Good storytelling is all about emotion. From the outset of planning content or deciding what stories to tell, you should decide how you want your audience to feel after viewing. What do you want to remember or take away from your story? Are you aiming to make them laugh, cry, get motivated? Figuring out where you want them to emotionally land is the first step to creating emotional connections through story (and that’s your goal, remember?)

Tip #4: Where Can We Go?

After you’ve decided what feeling you want to leave your audience with at the end of your story, you’ll need to think through the narrative arc (beginning, middle, and end) to get them there. Don’t get too hung up here, we’re talking about stories that will be conveyed quickly. Be mindful of creating a scene and sharing a reflection that they carry with them beyond the story. You’ve all heard the saying, “a picture tells a thousand words” – keep that in mind when creating visual content and see tip #1 ;).

Tip #5: Find Inspiration in Everyday Life

The most common adage I hear from students and clients is that they just don’t have any stories to tell because their lives are boring. This one fully exasperates me. If you said this yourself or you’re just getting burned out on creating content, read these next words carefully and maybe put them on a sticky note. You are living an incredibly beautiful life, you just have to see it. 

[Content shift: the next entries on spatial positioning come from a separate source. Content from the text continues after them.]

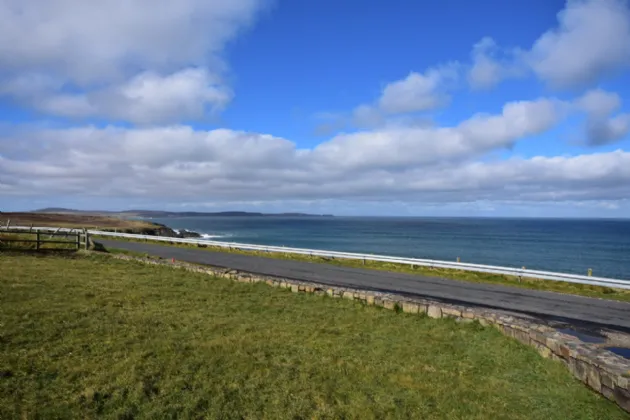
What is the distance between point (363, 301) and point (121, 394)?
9486mm

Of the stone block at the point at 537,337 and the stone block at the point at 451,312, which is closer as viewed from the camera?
the stone block at the point at 537,337

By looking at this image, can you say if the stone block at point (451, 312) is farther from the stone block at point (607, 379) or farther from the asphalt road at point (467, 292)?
the stone block at point (607, 379)

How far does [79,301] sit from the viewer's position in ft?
36.9

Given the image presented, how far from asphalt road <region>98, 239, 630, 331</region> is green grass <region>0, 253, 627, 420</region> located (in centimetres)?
453

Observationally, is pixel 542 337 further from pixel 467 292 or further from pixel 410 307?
pixel 467 292

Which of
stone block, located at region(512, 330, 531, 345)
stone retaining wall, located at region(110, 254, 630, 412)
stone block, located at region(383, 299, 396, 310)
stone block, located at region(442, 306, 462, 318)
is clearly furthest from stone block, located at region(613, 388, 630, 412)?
stone block, located at region(383, 299, 396, 310)

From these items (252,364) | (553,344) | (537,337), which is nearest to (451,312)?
(537,337)

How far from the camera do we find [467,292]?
57.6 ft

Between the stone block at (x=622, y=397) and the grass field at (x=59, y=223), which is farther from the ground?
the grass field at (x=59, y=223)

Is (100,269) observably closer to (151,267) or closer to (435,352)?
(151,267)

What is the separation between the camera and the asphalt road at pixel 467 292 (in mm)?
13891

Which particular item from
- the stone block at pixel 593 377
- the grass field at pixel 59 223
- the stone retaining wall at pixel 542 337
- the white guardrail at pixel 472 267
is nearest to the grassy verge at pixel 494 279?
the white guardrail at pixel 472 267

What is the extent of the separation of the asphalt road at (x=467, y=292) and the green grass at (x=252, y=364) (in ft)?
14.8

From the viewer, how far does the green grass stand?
19.7 ft
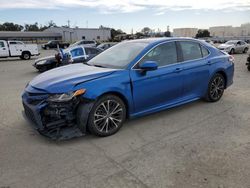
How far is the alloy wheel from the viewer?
4.29 m

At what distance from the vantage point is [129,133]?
15.0ft

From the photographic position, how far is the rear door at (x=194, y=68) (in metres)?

One of the best tricks of the storytelling trade is to make the ordinary, extraordinary. Storytellers see the things the rest of us tend to overlook – the way a child grabs her mother’s hand, the way hands clasp nervously around a cup of a coffee, the smile of triumph as a runner makes it up the hill. These moments are good ones, the ones in which we recognize genuine human emotion. They’re also everywhere, you’ve just got to open your eyes to see them first and get good at capturing them later. 

So if you’re stuck – hunt down the moments that matter.

Tip #6: Let your branding become a daily meditation in gratitude

A funny thing starts to happen when you start paying attention to the moments with clients and in your own life – you start to feel grateful for them. Gratitude will help inspire you to keep going and want to create more of these precious moments, an added bonus to the emotional connections you’ll make with audiences, too. 

Tip #7: Focus on moments, not things

Can we just not post flying, flipping products anymore? Sure, your products and services are amazing, I know! But how do people feel when they use them, what are the moments (see tip #5) that communicate their value? How can you use stories to glimpse these cherished moments of transformation? Thinking through how to focus on moments, not the things is how you make an emotional connection through a visual story. 

Tip #8: Turn the sound off. Close Your Eyes.

This tip is a bonus one for video creators! To apply it, simply close your eyes and listen to your video story – does it make sense? Can you make an emotional connection?

And vice versa, if you mute the sound and only watch the video, can you follow the narrative? Are you moved? You should be able to answer these questions when applying this tip!

I hope these tips inspire you as you create visual stories. I know content creation can feel like a grind, but I do think that with thoughtful visual story creation, we can stay motivated and grounded in the work you do!